Lecture analytique du premier extrait de «La parure» de Guy de Maupassant
« La parure » de Guy de Maupassant relève du conte. On ne trouve pas la célèbre formule « Il était une fois », mais simplement « c’était » qui introduit tout de suite le protagoniste, « une de ces jolies et charmantes filles » (l.1).
La situation initiale nous la présente comme un personnage qui souffre. Les mots « malheureuse » (l. 6), « souffrait » (l. 11), « torturaient » (l. 13), « regrets désolés » (l. 14), « pleurait » (l. 30) et la gradation « de chagrin, de regret, de désespoir et de détresse » (l. 30) appartiennent au champ lexical d’une souffrance qui provient de l’origine sociale de l’héroïne. Née sinon pauvre du moins d’un milieu fort modeste (« une famille d’employés »), elle se sent trompée par le « destin » (l.2). Elle s’estime « déclassée » (l.7), elle ne bénéficie pas de « toutes les délicatesses et les luxes » (l.11-12) auxquels elle se sentait en droit d’aspirer.
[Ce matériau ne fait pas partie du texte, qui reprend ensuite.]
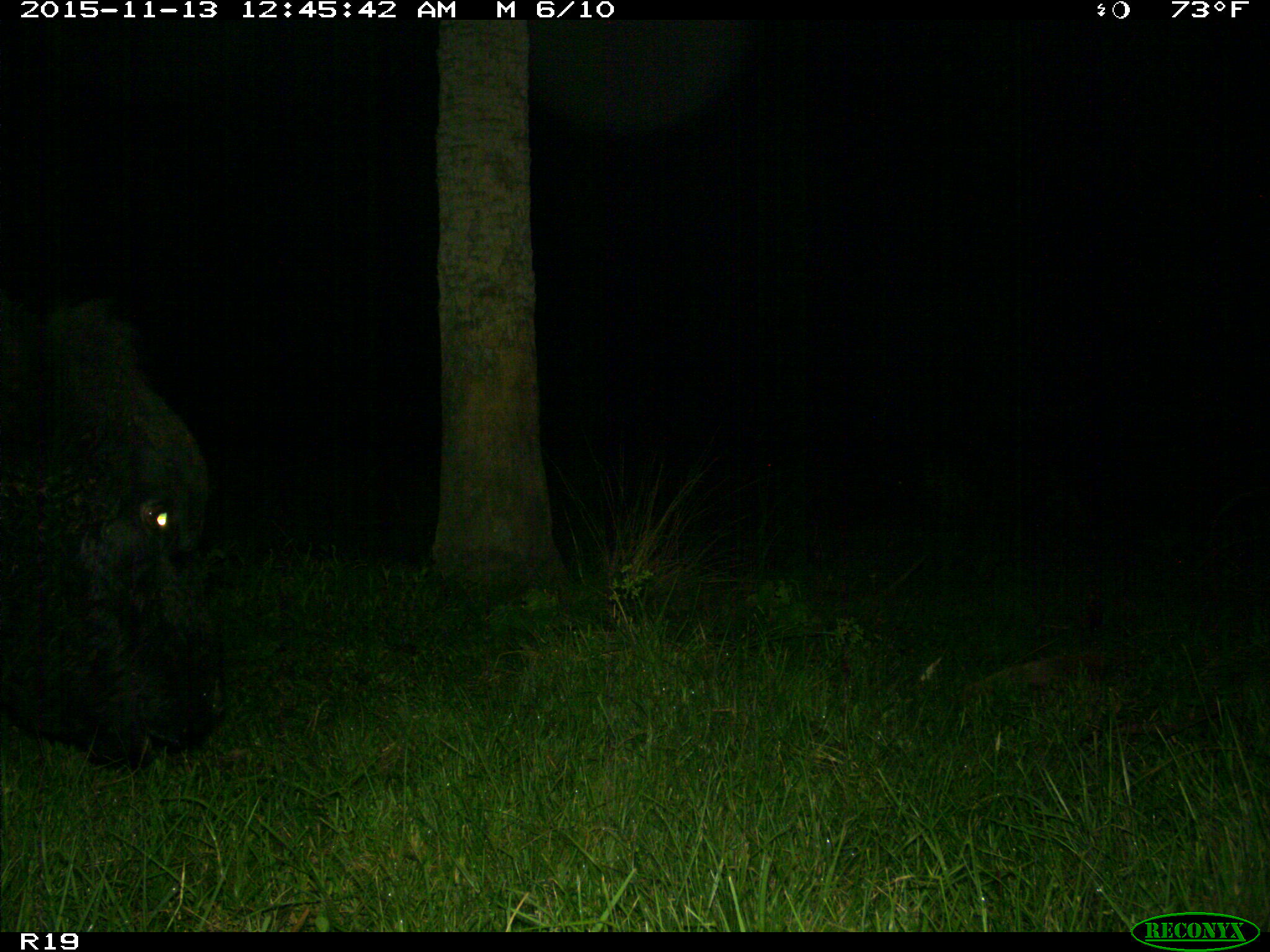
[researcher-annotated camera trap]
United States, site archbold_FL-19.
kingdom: Animalia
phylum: Chordata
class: Mammalia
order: Artiodactyla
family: Bovidae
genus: Bos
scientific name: Bos taurus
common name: domestic cow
Le conte fait alors le récit des rêveries de l'héroïne qui aspire au bonheur. Ces rêveries sont déclenchées par le spectacle de la pauvreté, celui « de la petite Bretonne » (l.14-15). Dès lors, le rêve se mêle à la réalité : « La vue de la petite Bretonne […] éveillait en elle des rêves éperdus » (l.14-15). Les lignes qui suivent font le récit des rêves de la jeune femme indiqués par la quadruple répétition « elle songeait » (l.16, 18, 23 et 24). Ses rêves s'opposent à la réalité : elle rêve de « larges fauteuils » (l.17), mais elle contemple « l'usure des sièges » (l.12-13) ; elle rêve de « dîners fins » (l.23), de « plats exquis » (l.24), mais elle n'a qu'un pot-au-feu (l.22) ; elle songe aux riches tapisseries (l.23), alors qu’elle a sous les yeux « la laideur des étoffes » (l.13).
L’extrait s’achève sur l’élément perturbateur (l.31) signalé à la fois par la conjonction de coordination « or », le groupe nominal complément circonstanciel de temps « un soir », mais aussi par le passé simple qui, en s’opposant aux imparfaits essentiellement utilisés jusque là, annonce un événement nouveau. La « large enveloppe » (l.31) va donner au récit une tournure nouvelle.
Même si le conte fait la part belle aux rêveries de la jeune fille dont on ignore encore (dans cet extrait) le nom, nous avons affaire à un conte réaliste, c’est-à-dire qu’il relève d’un courant littéraire qui naît dans la deuxième partie du XIXe siècle et que l’on appelle le réalisme.
La littérature réaliste met en scène des personnages de toutes les classes sociales, avec cependant une prédilection pour les milieux les plus simples, urbains ou paysans. En s’inspirant d’événements réels, cette littérature raconte des faits réels pour lesquels il faut se documenter abondamment afin qu’ils paraissent vrais. Pour Stendhal, le roman est même « un miroir que l’on promène le long du chemin », c’est-à-dire qu’il est le reflet de la réalité.
Or l’héroïne du conte fuit la réalité, elle désespère de sa condition d’épouse de « petit commis du ministère de l’Instruction publique » (l.5). C’est une vie qui lui fait horreur. Et l’on sent l’ironie du narrateur lorsqu’il rapporte les seules paroles de l’extrait : « Ah ! le bon pot-au-feu ! » qui expriment toute la bonhomie voire la bêtise du mari qui ne comprend rien aux aspirations de sa femme.